__Provided material__.
───
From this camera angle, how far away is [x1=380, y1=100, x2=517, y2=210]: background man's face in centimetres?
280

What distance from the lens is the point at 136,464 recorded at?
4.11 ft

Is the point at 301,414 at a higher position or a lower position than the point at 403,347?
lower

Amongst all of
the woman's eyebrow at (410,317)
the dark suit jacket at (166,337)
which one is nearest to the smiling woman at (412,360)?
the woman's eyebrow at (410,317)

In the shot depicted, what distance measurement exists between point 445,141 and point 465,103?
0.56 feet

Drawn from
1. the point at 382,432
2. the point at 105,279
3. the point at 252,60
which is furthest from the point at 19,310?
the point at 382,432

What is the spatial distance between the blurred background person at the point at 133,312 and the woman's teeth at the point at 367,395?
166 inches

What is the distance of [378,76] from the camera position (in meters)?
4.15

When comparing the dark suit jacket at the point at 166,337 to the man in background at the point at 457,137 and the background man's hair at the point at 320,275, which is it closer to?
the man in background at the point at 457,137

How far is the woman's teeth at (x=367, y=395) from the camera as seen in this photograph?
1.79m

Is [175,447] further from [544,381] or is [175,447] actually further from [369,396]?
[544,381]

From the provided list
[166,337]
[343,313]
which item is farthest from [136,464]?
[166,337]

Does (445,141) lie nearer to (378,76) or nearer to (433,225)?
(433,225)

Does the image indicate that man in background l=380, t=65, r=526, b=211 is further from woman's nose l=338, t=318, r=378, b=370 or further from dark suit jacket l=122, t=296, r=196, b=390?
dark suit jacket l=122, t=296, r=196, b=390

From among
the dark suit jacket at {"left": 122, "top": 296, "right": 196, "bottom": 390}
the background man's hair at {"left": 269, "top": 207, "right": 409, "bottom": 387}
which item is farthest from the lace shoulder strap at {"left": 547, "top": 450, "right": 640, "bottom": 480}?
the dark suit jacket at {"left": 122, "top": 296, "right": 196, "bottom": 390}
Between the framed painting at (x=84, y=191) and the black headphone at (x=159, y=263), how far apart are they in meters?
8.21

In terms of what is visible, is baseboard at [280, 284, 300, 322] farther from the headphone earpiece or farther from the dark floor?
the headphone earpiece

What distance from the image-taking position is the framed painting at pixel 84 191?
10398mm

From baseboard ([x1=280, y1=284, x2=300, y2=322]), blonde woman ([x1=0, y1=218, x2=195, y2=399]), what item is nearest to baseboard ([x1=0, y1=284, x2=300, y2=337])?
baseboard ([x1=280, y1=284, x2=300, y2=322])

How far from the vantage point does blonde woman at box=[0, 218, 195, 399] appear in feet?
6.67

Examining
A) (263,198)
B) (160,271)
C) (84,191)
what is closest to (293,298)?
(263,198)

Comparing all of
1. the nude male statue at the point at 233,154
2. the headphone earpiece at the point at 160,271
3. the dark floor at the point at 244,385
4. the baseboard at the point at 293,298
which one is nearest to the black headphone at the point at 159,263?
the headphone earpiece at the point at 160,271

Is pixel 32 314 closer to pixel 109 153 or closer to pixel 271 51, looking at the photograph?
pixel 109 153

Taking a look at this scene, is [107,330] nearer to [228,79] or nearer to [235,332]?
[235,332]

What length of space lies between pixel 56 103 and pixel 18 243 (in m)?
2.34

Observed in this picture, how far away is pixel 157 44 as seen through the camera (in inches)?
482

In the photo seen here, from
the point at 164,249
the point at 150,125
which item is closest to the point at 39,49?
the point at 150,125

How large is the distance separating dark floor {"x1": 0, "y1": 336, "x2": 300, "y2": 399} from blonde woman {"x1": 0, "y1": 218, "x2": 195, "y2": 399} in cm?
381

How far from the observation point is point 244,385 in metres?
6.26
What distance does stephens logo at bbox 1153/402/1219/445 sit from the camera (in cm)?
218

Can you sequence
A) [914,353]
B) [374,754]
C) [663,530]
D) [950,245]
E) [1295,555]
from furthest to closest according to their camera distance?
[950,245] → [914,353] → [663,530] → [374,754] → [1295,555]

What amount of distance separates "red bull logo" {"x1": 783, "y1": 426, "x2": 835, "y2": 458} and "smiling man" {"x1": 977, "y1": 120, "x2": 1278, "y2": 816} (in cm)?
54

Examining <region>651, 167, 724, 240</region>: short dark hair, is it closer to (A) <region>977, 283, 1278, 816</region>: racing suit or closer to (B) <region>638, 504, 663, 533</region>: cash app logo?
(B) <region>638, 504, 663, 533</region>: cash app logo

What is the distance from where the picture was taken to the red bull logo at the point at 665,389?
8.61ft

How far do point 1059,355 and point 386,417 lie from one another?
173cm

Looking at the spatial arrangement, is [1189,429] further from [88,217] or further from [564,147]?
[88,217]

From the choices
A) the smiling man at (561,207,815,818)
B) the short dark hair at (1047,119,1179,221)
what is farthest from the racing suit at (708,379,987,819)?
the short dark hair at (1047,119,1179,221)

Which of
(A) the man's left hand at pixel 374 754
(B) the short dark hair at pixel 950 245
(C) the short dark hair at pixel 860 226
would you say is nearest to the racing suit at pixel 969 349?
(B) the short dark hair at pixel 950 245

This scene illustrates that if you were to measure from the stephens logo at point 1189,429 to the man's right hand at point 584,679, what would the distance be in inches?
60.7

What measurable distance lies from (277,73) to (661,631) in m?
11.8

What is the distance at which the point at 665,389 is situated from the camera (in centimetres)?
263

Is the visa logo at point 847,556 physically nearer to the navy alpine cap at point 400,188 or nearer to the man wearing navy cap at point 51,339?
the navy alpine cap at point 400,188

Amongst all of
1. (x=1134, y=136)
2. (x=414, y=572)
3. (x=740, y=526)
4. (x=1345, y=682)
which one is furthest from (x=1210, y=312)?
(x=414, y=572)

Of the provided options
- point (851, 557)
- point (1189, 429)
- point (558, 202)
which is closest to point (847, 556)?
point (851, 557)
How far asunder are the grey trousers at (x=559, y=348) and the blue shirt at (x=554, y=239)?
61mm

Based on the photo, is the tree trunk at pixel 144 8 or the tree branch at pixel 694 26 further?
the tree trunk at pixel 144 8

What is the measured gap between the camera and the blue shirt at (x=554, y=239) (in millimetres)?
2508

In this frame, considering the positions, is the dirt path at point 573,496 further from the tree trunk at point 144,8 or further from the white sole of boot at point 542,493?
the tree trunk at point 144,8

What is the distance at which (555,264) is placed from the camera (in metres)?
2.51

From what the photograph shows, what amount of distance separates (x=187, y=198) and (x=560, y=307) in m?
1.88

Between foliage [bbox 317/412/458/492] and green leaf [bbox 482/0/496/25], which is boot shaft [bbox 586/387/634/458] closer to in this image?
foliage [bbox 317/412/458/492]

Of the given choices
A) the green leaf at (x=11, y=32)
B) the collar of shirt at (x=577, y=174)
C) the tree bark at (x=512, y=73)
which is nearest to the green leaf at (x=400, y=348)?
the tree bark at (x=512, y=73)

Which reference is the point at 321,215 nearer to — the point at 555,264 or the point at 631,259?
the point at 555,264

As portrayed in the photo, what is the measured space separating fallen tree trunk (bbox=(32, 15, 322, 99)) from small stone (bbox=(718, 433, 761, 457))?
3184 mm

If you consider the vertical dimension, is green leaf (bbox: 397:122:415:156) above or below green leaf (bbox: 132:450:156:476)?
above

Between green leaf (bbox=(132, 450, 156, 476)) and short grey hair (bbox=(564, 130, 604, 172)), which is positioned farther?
───
__Work instructions__.
Gather every line of the records above that contains the string "bbox", and copy each such line out in full. Case counts.

__Answer to the problem__.
What distance does stephens logo at bbox 1153/402/1219/445 sit from the camera (in cm)?
Between foliage [bbox 317/412/458/492] and green leaf [bbox 482/0/496/25], which is boot shaft [bbox 586/387/634/458] closer to in this image?
foliage [bbox 317/412/458/492]
As portrayed in the photo, what is the measured space separating fallen tree trunk (bbox=(32, 15, 322, 99)) from small stone (bbox=(718, 433, 761, 457))?
If you consider the vertical dimension, is green leaf (bbox: 397:122:415:156) above or below green leaf (bbox: 132:450:156:476)?
Between green leaf (bbox=(132, 450, 156, 476)) and short grey hair (bbox=(564, 130, 604, 172)), which is positioned farther?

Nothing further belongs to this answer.